**Dataset records:**
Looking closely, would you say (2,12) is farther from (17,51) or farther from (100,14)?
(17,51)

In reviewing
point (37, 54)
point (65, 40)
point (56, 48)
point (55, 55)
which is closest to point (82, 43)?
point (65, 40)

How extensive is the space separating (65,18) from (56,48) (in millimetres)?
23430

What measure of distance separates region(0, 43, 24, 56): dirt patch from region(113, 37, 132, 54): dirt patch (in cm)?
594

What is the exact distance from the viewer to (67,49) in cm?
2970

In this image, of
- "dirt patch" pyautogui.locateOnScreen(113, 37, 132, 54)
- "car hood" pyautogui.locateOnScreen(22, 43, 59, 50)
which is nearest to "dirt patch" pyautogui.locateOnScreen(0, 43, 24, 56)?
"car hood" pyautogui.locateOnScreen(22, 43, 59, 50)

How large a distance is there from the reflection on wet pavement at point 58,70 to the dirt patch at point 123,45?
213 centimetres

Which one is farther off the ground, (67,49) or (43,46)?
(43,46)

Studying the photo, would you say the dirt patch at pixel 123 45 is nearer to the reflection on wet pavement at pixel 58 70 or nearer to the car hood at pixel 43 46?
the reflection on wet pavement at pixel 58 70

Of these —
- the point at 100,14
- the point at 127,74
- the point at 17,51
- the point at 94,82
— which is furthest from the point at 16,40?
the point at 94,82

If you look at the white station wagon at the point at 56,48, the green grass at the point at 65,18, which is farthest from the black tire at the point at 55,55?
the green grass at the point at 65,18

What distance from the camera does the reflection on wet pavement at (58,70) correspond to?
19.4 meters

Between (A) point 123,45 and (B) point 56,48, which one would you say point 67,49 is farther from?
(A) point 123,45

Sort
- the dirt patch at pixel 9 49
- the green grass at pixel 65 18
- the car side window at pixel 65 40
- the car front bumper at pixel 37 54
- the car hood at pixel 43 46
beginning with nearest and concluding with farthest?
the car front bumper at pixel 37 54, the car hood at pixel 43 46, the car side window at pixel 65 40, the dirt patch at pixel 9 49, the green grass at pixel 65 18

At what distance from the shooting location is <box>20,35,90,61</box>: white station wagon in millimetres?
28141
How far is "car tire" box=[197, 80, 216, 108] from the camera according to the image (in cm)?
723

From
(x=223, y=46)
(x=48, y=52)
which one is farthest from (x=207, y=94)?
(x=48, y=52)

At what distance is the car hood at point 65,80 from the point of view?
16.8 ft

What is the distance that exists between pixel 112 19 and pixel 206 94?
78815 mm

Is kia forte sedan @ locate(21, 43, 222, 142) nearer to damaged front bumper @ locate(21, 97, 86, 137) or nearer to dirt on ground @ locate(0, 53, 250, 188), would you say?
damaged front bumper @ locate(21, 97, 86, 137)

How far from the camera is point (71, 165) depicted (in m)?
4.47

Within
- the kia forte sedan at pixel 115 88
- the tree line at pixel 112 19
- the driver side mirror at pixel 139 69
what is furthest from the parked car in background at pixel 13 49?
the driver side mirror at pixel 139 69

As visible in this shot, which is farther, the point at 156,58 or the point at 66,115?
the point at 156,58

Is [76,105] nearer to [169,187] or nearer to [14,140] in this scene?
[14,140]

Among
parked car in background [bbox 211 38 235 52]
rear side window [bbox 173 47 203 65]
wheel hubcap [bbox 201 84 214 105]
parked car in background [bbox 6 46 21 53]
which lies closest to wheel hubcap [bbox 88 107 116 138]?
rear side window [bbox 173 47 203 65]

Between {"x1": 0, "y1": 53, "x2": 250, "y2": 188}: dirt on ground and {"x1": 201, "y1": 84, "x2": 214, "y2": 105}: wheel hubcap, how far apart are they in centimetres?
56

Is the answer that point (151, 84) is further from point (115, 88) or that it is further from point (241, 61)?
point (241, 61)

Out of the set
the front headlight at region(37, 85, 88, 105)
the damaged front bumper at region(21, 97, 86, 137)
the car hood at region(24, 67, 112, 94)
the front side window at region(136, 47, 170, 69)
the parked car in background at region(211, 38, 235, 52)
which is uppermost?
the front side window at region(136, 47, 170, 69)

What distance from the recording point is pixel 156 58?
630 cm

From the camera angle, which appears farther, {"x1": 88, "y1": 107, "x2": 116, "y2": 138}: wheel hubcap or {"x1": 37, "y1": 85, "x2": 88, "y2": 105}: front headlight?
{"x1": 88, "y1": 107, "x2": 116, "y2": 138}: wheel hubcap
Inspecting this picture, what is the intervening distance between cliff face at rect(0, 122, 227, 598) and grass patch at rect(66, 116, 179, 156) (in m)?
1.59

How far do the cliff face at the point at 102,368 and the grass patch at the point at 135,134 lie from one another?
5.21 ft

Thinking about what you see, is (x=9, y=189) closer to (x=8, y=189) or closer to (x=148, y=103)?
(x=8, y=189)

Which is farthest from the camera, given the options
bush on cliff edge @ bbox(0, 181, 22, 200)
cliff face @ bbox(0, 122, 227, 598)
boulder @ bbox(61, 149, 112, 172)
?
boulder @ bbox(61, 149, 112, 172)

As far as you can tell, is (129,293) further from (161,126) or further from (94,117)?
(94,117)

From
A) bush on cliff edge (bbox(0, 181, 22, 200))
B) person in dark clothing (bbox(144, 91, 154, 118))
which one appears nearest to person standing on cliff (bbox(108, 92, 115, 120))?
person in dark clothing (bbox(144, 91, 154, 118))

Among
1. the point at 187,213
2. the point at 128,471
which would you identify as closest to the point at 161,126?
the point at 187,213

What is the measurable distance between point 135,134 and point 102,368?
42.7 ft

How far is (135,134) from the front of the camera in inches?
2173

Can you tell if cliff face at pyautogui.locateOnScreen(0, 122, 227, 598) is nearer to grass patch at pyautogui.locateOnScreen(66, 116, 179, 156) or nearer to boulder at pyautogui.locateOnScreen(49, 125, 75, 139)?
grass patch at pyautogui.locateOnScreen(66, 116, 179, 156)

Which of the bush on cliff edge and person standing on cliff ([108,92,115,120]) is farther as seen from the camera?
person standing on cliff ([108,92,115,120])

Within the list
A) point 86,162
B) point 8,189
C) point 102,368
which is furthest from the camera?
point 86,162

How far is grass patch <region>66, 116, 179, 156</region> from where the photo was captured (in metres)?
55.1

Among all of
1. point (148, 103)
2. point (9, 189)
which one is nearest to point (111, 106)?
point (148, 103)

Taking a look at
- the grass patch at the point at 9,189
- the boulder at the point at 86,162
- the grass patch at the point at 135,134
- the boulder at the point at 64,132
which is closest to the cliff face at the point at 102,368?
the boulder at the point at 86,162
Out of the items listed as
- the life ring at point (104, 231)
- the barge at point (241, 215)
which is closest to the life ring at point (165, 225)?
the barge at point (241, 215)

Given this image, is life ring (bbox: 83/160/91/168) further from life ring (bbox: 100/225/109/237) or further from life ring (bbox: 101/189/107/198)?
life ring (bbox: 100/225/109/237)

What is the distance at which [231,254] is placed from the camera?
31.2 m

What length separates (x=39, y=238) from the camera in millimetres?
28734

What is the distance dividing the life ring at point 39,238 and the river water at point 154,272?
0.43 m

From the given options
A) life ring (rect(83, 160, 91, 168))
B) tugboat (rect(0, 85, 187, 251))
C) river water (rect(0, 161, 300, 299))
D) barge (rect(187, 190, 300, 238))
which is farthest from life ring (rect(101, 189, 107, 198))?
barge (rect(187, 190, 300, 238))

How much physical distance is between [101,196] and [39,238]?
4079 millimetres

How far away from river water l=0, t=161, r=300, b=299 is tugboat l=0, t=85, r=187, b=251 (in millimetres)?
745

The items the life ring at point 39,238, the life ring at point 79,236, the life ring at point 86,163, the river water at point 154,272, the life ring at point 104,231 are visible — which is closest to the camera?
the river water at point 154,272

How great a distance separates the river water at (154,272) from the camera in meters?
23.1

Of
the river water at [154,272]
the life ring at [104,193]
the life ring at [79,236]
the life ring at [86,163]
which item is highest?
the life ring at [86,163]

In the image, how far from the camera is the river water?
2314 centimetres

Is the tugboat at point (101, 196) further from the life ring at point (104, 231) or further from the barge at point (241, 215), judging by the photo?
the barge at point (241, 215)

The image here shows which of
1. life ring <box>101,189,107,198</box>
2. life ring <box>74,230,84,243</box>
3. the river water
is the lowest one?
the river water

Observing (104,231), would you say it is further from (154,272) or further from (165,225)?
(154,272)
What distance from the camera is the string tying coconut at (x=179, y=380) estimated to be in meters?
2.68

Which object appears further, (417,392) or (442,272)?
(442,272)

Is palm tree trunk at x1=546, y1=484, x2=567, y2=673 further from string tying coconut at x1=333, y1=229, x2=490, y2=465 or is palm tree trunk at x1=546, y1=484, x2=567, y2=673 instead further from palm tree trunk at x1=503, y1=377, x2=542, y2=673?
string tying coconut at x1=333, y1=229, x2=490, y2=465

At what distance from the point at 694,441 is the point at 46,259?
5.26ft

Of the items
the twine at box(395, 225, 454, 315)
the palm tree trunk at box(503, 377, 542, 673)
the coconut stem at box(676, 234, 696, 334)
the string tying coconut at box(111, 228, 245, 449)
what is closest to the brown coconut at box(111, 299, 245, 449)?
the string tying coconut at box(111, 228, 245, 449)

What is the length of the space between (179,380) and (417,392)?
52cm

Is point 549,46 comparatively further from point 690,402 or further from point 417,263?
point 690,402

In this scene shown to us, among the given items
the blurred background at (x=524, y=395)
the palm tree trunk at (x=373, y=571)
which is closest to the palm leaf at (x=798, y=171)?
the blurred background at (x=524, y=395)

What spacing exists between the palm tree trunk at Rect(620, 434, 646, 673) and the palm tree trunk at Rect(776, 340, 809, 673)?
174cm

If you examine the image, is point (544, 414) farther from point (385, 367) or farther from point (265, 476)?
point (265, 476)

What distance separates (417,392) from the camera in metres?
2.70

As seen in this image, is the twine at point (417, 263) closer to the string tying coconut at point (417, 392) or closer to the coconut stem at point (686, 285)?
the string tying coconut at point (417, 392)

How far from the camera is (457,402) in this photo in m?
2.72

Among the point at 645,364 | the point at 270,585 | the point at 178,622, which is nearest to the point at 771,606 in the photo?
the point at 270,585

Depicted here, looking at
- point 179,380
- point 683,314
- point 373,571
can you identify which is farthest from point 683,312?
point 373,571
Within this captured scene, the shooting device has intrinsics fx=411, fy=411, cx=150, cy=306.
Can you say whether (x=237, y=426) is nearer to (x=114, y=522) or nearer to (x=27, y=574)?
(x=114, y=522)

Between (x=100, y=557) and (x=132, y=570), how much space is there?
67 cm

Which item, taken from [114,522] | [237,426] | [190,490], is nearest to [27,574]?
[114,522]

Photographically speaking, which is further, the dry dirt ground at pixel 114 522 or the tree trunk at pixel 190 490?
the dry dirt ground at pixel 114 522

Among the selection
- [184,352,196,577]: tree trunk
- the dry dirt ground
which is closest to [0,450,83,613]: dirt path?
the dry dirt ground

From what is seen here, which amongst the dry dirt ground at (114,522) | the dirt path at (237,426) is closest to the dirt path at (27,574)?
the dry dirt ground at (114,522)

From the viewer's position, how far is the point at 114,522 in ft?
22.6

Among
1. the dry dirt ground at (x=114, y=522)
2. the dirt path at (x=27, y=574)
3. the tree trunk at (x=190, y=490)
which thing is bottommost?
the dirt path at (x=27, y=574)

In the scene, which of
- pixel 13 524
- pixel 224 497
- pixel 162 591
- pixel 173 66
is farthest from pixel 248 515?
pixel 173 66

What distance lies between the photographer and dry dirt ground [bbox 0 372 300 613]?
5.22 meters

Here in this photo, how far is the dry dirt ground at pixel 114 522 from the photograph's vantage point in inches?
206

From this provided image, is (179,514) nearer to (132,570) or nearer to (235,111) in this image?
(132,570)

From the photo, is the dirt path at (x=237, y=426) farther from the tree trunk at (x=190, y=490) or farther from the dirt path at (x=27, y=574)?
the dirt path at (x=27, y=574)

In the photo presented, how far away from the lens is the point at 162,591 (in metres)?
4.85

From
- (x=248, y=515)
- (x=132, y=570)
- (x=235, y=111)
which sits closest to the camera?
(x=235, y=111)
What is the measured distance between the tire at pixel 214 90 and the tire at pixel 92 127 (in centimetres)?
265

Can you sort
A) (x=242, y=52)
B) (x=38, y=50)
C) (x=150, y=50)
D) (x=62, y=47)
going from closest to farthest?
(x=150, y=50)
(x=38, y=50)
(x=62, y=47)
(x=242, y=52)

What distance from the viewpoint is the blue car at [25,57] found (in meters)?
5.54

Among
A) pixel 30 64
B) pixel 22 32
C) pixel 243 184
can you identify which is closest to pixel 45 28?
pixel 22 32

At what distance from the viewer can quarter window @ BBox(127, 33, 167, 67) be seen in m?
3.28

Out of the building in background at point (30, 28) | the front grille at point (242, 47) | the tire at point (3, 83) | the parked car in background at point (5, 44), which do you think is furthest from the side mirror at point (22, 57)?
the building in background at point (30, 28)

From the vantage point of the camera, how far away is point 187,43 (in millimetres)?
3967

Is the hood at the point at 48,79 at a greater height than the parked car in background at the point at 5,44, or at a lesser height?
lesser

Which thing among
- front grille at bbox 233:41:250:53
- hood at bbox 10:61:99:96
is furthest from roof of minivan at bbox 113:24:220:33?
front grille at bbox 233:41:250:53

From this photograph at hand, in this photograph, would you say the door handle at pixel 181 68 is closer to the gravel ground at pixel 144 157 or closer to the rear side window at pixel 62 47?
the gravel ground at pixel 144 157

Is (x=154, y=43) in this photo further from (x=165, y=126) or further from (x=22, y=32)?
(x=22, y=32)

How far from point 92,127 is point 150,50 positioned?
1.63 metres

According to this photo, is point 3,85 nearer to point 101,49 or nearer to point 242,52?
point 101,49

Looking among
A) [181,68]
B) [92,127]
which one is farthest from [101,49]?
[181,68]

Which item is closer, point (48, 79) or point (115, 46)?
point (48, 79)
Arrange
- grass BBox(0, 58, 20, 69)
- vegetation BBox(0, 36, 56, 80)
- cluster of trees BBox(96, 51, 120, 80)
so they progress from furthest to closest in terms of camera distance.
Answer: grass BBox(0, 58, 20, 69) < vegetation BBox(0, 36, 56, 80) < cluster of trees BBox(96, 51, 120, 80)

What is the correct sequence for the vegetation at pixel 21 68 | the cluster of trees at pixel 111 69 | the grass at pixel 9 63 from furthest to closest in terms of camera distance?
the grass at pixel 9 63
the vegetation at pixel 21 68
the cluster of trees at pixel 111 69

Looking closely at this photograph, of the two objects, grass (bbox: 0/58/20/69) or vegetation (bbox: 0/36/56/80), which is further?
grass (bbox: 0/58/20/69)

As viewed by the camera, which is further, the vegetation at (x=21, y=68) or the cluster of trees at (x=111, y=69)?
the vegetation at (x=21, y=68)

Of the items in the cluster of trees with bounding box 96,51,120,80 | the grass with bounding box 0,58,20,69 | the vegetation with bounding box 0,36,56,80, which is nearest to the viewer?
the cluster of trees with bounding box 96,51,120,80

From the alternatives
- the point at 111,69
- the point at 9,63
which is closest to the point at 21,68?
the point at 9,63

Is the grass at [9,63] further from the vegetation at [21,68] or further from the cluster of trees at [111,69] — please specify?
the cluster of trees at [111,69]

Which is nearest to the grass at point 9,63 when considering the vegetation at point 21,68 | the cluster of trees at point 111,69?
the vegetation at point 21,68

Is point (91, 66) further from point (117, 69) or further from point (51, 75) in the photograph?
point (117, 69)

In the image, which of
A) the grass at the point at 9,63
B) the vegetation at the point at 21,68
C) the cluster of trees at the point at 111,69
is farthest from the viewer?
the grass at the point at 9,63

**Given request:**
Output the items from the start of the records through the line containing "19.4 meters", both ends included, as a JSON list of strings with one string per line and blank lines omitted.

**Exercise response:**
[
  "Looking closely, would you say (2,12) is farther from (17,51) or farther from (100,14)?",
  "(17,51)",
  "In reviewing",
  "point (37, 54)",
  "point (65, 40)",
  "point (56, 48)",
  "point (55, 55)",
  "which is closest to point (82, 43)?",
  "point (65, 40)",
  "How extensive is the space separating (65,18) from (56,48) (in millimetres)?",
  "23430",
  "What measure of distance separates region(0, 43, 24, 56): dirt patch from region(113, 37, 132, 54): dirt patch (in cm)?",
  "594",
  "What is the exact distance from the viewer to (67,49) in cm?",
  "2970",
  "In this image, of",
  "- \"dirt patch\" pyautogui.locateOnScreen(113, 37, 132, 54)",
  "- \"car hood\" pyautogui.locateOnScreen(22, 43, 59, 50)",
  "which is nearest to \"dirt patch\" pyautogui.locateOnScreen(0, 43, 24, 56)?",
  "\"car hood\" pyautogui.locateOnScreen(22, 43, 59, 50)",
  "How large a distance is there from the reflection on wet pavement at point 58,70 to the dirt patch at point 123,45?",
  "213 centimetres",
  "Which one is farther off the ground, (67,49) or (43,46)?",
  "(43,46)",
  "Studying the photo, would you say the dirt patch at pixel 123 45 is nearer to the reflection on wet pavement at pixel 58 70 or nearer to the car hood at pixel 43 46?",
  "the reflection on wet pavement at pixel 58 70",
  "Of these —",
  "- the point at 100,14",
  "- the point at 127,74",
  "- the point at 17,51",
  "- the point at 94,82",
  "— which is furthest from the point at 16,40?",
  "the point at 94,82",
  "If you look at the white station wagon at the point at 56,48, the green grass at the point at 65,18, which is farthest from the black tire at the point at 55,55?",
  "the green grass at the point at 65,18",
  "What distance from the camera does the reflection on wet pavement at (58,70) correspond to?",
  "19.4 meters"
]